부산대학교 도서관

If $n \geq 2$, $k$ is a positive integer, $\Bbb{F}$ is a field, and $A \in M_n(\Bbb{F})$ is nonzero, then $A = U + N$, where $U$ is nonsingular and $N^k = 0$, if and only if ${\rm rank}\,A \geq \frac{n}{k}$ [P.~V. Danchev, E. García and M. Gómez~Lozano, Electron.
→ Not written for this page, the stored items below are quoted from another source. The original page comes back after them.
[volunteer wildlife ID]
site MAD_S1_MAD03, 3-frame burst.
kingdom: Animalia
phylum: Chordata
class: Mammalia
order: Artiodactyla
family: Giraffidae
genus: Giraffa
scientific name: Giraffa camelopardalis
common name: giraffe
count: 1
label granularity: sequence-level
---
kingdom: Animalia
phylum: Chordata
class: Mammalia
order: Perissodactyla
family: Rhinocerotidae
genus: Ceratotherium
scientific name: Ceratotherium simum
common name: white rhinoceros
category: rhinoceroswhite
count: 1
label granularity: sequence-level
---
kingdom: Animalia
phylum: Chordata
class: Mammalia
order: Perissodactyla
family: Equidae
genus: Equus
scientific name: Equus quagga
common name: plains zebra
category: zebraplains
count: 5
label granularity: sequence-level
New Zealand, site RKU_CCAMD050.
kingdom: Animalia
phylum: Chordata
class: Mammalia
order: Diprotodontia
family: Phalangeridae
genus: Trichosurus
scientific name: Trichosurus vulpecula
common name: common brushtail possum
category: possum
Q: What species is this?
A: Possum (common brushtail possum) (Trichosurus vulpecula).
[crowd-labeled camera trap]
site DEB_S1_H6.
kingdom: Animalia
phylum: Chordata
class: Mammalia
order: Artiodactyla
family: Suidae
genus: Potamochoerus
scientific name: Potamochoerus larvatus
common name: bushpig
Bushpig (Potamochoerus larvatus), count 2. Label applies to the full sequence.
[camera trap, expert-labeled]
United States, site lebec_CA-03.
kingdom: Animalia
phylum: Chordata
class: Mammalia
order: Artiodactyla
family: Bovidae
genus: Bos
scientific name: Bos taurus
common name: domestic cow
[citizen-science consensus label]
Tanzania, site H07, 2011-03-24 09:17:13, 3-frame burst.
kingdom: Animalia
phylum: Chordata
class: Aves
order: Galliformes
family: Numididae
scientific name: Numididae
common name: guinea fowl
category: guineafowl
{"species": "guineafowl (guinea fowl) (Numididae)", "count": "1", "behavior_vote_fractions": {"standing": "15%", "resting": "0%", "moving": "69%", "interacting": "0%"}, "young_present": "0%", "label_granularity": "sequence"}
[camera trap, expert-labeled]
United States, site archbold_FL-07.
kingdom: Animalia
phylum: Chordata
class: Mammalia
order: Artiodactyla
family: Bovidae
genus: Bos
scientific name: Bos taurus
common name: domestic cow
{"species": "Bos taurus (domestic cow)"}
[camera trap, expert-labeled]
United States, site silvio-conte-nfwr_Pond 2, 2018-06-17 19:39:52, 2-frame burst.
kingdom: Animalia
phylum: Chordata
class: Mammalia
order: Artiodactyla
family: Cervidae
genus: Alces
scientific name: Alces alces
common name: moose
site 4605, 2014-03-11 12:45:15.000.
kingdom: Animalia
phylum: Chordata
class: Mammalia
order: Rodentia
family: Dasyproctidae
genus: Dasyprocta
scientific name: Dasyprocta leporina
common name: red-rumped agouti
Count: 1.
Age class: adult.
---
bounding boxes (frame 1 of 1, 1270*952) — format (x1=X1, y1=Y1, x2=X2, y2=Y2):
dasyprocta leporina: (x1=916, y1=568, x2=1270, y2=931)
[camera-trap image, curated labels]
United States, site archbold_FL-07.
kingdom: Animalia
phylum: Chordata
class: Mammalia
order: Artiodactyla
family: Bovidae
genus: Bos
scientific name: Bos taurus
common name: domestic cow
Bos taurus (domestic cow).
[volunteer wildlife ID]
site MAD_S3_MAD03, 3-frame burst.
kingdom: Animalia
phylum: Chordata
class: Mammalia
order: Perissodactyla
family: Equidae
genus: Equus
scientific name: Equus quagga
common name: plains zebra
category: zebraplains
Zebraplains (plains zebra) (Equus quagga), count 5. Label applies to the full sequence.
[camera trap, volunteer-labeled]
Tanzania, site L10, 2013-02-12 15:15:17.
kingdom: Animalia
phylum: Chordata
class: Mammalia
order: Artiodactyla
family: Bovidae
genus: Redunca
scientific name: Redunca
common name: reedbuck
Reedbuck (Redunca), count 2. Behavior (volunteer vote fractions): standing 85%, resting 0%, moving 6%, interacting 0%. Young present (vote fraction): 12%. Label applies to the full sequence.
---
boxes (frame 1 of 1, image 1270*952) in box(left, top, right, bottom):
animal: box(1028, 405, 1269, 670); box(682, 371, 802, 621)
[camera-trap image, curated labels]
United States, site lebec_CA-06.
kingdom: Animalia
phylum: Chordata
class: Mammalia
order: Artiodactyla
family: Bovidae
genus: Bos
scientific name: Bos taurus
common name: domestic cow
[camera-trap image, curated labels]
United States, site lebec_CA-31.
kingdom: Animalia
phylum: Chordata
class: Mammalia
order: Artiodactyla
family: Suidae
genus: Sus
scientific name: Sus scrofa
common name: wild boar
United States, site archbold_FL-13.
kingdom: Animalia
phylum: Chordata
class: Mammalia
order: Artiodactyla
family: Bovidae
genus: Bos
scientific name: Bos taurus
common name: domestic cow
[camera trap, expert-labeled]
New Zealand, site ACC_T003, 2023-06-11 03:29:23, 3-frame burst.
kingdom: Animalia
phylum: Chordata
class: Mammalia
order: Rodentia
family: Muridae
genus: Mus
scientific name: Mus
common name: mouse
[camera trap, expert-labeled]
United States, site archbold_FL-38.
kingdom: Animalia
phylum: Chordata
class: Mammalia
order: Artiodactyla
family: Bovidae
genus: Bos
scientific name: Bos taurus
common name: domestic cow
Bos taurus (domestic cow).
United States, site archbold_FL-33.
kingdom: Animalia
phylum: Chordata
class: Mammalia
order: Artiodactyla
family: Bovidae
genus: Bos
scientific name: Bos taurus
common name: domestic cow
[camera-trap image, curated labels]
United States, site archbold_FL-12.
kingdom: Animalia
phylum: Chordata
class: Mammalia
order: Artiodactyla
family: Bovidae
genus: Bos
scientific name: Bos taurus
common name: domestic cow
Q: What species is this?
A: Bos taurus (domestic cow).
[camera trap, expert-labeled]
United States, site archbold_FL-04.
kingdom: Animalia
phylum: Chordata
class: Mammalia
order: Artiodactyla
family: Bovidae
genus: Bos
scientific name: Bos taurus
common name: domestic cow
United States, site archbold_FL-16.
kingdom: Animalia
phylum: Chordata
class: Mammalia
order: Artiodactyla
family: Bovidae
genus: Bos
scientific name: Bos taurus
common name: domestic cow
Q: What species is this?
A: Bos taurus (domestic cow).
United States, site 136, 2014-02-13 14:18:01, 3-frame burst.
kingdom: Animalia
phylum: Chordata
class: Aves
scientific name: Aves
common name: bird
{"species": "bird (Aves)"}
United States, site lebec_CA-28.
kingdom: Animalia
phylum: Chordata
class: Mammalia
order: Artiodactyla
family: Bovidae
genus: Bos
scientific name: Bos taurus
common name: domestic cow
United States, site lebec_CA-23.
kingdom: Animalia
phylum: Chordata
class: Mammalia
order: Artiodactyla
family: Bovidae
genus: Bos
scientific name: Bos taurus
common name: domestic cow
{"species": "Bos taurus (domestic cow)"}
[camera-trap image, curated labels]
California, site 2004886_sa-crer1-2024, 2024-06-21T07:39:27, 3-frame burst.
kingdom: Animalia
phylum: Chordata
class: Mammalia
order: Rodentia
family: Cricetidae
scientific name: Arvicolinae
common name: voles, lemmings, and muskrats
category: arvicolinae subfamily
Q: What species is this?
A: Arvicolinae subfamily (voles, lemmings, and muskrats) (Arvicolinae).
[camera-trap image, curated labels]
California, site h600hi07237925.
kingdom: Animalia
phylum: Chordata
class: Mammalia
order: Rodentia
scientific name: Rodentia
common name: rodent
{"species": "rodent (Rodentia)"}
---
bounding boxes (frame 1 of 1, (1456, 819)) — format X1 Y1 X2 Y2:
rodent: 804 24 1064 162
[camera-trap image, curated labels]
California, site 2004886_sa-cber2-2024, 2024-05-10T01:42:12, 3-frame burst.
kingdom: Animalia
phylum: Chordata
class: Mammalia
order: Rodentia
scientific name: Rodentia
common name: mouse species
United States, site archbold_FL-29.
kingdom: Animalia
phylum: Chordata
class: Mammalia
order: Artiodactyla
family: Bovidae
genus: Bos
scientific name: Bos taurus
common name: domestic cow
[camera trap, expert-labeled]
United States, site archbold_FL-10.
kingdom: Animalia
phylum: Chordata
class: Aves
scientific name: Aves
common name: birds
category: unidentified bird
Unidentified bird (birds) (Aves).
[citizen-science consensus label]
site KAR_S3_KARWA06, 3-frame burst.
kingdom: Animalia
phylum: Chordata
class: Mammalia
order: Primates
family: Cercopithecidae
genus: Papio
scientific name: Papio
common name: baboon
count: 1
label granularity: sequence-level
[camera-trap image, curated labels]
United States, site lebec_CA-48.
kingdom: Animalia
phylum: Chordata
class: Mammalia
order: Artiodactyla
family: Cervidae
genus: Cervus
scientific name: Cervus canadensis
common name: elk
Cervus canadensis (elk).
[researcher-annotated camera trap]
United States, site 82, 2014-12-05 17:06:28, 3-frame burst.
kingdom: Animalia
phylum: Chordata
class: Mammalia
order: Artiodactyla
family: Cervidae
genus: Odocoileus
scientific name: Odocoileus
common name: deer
J. Linear Algebra {\bf 39} (2023), 460--471; MR4657500]. In the current work, the same authors specialize to the case when $U$ is a root of $I_n$, i.e., $U^s = I_n$ for some positive integer $s$. The major results are the following: \par (a) If ${\rm char}\,\Bbb{F} = p$ with prime field $\Bbb{F}_p$, ${\rm rank}\,A \geq \frac{n}{k}$, and all the coefficients of the characteristic polynomial of $A$ are algebraic over $\Bbb{F}_p$, then $A = R +N$, where $R$ is a root of $I_n$ and $N^k =0$. \par (b) Suppose $\Delta$ is a division ring and $A \in M_n(\Delta)$ is {\it nilpotent}. (i) If the Jordan canonical form of $A$ is $J_k(0) \oplus 0_s$, where $k>1$ and $0\leq s \leq k-2$, then $A = R + N$, where $R$ is a root of $I_n$ and $N^2 = 0$. This is shown using weighted directed graphs, where the vertices of the graph are the elements of a basis for $\Delta^n$. (ii) $A = R + N$, where $R$ is a root of $I_n$ and $N^2 = 0$, if and only if ${\rm rank}\,A \geq \frac{n}{2}$. The proof of (ii) makes use of~(i).